A computer hacker in America has agreed to pay a modest financial penalty in order to avoid potentially spending up to 500 years in jail.
The hacker, 28-year-old Fidel Salinas, is reportedly part of the hacker collective known as Anonymous, which last week launched a major cyberattack against the Ku Klux Klan (KKK) following the group’s threats to attack protesters in the stricken town of Ferguson.
But it seems that Salinas involvement with Anonymous was not part of the charges he faced from US authorities.
Salinas had reportedly hacked into the administrative website of Hidalgo County in October with the intent to gain unauthorized access, according to the NY Daily News. He was charged with one count of violating the Computer Fraud and Abuse Act.
In the end however, Salinas opted to accept a plea agreement, and agreed to pay $10,000 (£6,324) in restitution. He also now only faces a year behind bars, because he pleaded guilty to a downgraded charge of a single misdemeanour.
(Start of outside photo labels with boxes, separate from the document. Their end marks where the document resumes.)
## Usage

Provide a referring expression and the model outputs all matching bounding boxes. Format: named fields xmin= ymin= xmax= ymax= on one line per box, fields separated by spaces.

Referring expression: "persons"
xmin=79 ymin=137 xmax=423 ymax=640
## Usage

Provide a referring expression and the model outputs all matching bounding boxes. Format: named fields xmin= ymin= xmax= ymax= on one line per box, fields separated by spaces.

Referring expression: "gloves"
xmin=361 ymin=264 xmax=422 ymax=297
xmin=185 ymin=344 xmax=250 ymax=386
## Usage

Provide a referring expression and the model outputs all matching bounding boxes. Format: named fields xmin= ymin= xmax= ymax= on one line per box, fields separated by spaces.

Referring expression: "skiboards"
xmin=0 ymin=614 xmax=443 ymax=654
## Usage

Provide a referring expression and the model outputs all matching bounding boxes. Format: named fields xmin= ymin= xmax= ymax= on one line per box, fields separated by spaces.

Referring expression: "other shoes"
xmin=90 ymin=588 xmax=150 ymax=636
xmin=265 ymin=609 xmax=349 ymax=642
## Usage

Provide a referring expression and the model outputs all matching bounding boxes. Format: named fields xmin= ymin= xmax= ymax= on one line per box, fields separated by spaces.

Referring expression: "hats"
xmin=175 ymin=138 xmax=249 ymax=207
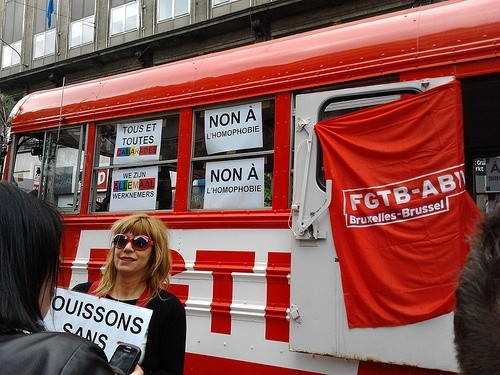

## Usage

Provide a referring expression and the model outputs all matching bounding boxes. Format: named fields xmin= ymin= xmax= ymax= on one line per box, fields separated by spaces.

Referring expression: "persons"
xmin=71 ymin=213 xmax=187 ymax=375
xmin=453 ymin=202 xmax=500 ymax=375
xmin=0 ymin=180 xmax=144 ymax=375
xmin=0 ymin=135 xmax=7 ymax=180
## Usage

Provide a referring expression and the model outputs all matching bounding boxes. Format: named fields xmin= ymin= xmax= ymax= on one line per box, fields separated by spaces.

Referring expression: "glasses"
xmin=113 ymin=233 xmax=155 ymax=250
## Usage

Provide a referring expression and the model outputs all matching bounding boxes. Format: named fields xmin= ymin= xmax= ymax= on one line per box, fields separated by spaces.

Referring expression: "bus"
xmin=0 ymin=0 xmax=500 ymax=375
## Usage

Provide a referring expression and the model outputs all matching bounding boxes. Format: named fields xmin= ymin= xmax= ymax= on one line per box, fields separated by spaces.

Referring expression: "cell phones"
xmin=108 ymin=343 xmax=142 ymax=375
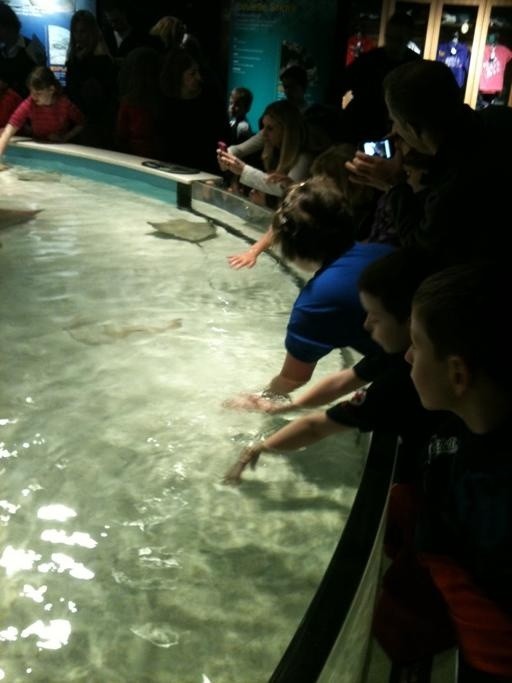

He had been accused of making more than 14,000 attempts to access the county website and several attempts to cyberstalk an unnamed victim.
But his lawyer is not happy, and alleges that US federal prosecutors threw the extra charges at him in an attempt to intimidate the hacker into an unfavourable plea or to damage his reputation.
“The more I looked at this, the more it seemed like an archetypal example of the Department of Justice’s prosecutorial abuse when it comes to computer crime,” Salinas’ defence attorney, Tor Ekeland, told Wired.
“It shows how aggressive they are, and how they seek to destroy your reputation in the press even when the charges are completely, fricking garbage,” he reportedly said.
Meanwhile on this side of the Atlantic, the co-founder of the Pirate Bay Gottfrid Svartholm Warg was sentenced to more time in prison in October, after a Danish court found him and a Danish co-defendant guilty of hacking.